Their philosophy was that ‘no’ was never the end of a negotiation, but the beginning of one. This tenacity kept them going, even though they spent their first year barely making ends meet.
Gil and Ran are not alone in their thinking. Robin Olivier, founder of Digicape, a R240 million Apple products and services business, prepared himself for entrepreneurship by putting his hand up for anything and everything that came his way. “I’ve always been like that. I jump in with two feet and figure things out along the way.” For Robin, that’s the only way you learn.
Joshin Raghubar, founder of iKineo and the chairman of Bandwidth Barn and the Cape Innovation and Technology Initiative, began his career working for Ravi Naidoo at African Interactive. At 23, he found himself project managing the African Connection Rally, a massive partnership with the Department of Transport. Why? Because he was always ready to step in, learn something new, offer his opinion and take on any challenge.
Joshin believes that successful entrepreneurs are open-source people who are willing and able to consistently and continuously learn new things. If you’re moving forward every day, you’re already on the path to success.
3. Be significant
Start-ups are tough. They are lonely, and they take a lot from you physically, mentally and emotionally. Passion and significance are two key components that will keep you going through your darkest hours. If you can answer why you are doing something, you’ll be able to forge on, even when the challenges ahead seem almost insurmountable.
“If something is important enough, even if the odds are against you, you should still do it,” says Elon Musk, who isn’t letting go of his dream to colonise Mars during his lifetime, despite many challenging tasks ahead of him. The lesson is simple: Whatever you endeavour to accomplish, out of this world or not, do not allow yourself to be deterred by the odds. Bravely forge ahead.
Steve Jobs shared a similar outlook. Before entering into business with Steve Wozniak, he dropped out of college and took time off figuring out what he wanted to do with his life.

◆ Task 1: Can you express the rows as a two-column CSV with the headers "query" and "response", one line per row, starting at the row that contains "At what distance are" and ending with the last row? Put each row's text and its answer in one quoted field apiece, with line breaks turned into spaces.

◆ Dataset content:
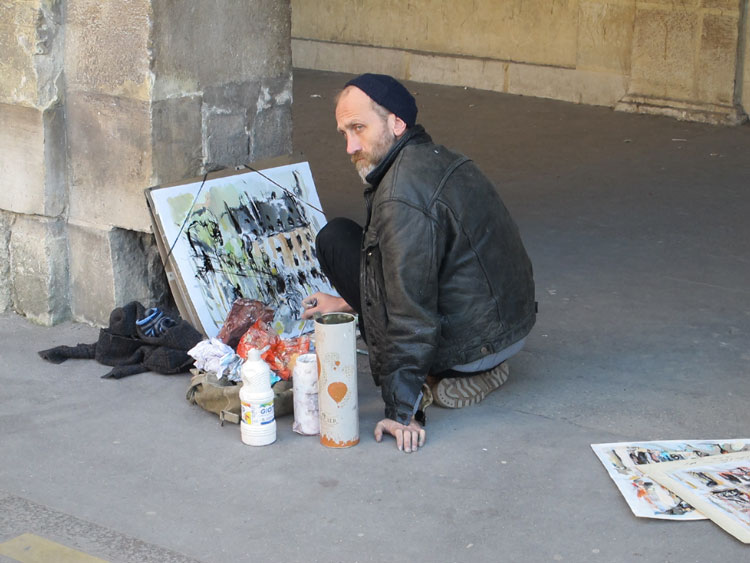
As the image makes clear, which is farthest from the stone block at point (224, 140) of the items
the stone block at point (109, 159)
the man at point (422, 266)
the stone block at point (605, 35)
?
the stone block at point (605, 35)

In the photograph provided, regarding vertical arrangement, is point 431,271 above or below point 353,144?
below

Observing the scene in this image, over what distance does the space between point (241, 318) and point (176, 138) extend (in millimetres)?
770

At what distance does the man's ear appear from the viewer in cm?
366

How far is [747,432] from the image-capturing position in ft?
11.9

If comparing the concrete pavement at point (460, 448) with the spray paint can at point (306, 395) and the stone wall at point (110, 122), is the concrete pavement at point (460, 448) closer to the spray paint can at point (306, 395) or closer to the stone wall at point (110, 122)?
the spray paint can at point (306, 395)

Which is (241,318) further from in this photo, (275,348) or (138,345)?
(138,345)

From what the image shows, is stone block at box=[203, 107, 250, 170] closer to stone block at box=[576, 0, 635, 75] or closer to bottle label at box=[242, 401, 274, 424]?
bottle label at box=[242, 401, 274, 424]

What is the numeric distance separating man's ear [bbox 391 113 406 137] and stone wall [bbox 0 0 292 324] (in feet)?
3.62

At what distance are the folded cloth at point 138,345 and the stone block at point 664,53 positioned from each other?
6112 millimetres

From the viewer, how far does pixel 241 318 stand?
4262 millimetres

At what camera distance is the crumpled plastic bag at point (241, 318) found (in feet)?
13.8

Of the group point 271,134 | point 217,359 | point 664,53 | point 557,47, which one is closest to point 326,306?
point 217,359

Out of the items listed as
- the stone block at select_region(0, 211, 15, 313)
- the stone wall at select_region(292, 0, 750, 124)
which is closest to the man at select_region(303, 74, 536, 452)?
the stone block at select_region(0, 211, 15, 313)

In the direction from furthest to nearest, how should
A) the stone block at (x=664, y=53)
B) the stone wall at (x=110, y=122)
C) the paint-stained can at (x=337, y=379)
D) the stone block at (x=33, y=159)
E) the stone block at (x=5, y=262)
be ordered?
the stone block at (x=664, y=53) → the stone block at (x=5, y=262) → the stone block at (x=33, y=159) → the stone wall at (x=110, y=122) → the paint-stained can at (x=337, y=379)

◆ Task 2: Could you write out the entrepreneurship excerpt word for word, in full?

◆ Written solution 1:
query,response
"At what distance are the folded cloth at point 138,345 and the stone block at point 664,53 positioned from each other?","6112 millimetres"
"From the viewer, how far does pixel 241 318 stand?","4262 millimetres"
"At what camera distance is the crumpled plastic bag at point (241, 318) found (in feet)?","13.8"
"Of the group point 271,134 | point 217,359 | point 664,53 | point 557,47, which one is closest to point 326,306?","point 217,359"
"Out of the items listed as - the stone block at select_region(0, 211, 15, 313) - the stone wall at select_region(292, 0, 750, 124) which is closest to the man at select_region(303, 74, 536, 452)?","the stone block at select_region(0, 211, 15, 313)"
"In the direction from furthest to nearest, how should A) the stone block at (x=664, y=53) B) the stone wall at (x=110, y=122) C) the paint-stained can at (x=337, y=379) D) the stone block at (x=33, y=159) E) the stone block at (x=5, y=262) be ordered?","the stone block at (x=664, y=53) → the stone block at (x=5, y=262) → the stone block at (x=33, y=159) → the stone wall at (x=110, y=122) → the paint-stained can at (x=337, y=379)"

◆ Written solution 2:
Their philosophy was that ‘no’ was never the end of a negotiation, but the beginning of one. This tenacity kept them going, even though they spent their first year barely making ends meet.
Gil and Ran are not alone in their thinking. Robin Olivier, founder of Digicape, a R240 million Apple products and services business, prepared himself for entrepreneurship by putting his hand up for anything and everything that came his way. “I’ve always been like that. I jump in with two feet and figure things out along the way.” For Robin, that’s the only way you learn.
Joshin Raghubar, founder of iKineo and the chairman of Bandwidth Barn and the Cape Innovation and Technology Initiative, began his career working for Ravi Naidoo at African Interactive. At 23, he found himself project managing the African Connection Rally, a massive partnership with the Department of Transport. Why? Because he was always ready to step in, learn something new, offer his opinion and take on any challenge.
Joshin believes that successful entrepreneurs are open-source people who are willing and able to consistently and continuously learn new things. If you’re moving forward every day, you’re already on the path to success.
3. Be significant
Start-ups are tough. They are lonely, and they take a lot from you physically, mentally and emotionally. Passion and significance are two key components that will keep you going through your darkest hours. If you can answer why you are doing something, you’ll be able to forge on, even when the challenges ahead seem almost insurmountable.
“If something is important enough, even if the odds are against you, you should still do it,” says Elon Musk, who isn’t letting go of his dream to colonise Mars during his lifetime, despite many challenging tasks ahead of him. The lesson is simple: Whatever you endeavour to accomplish, out of this world or not, do not allow yourself to be deterred by the odds. Bravely forge ahead.
Steve Jobs shared a similar outlook. Before entering into business with Steve Wozniak, he dropped out of college and took time off figuring out what he wanted to do with his life.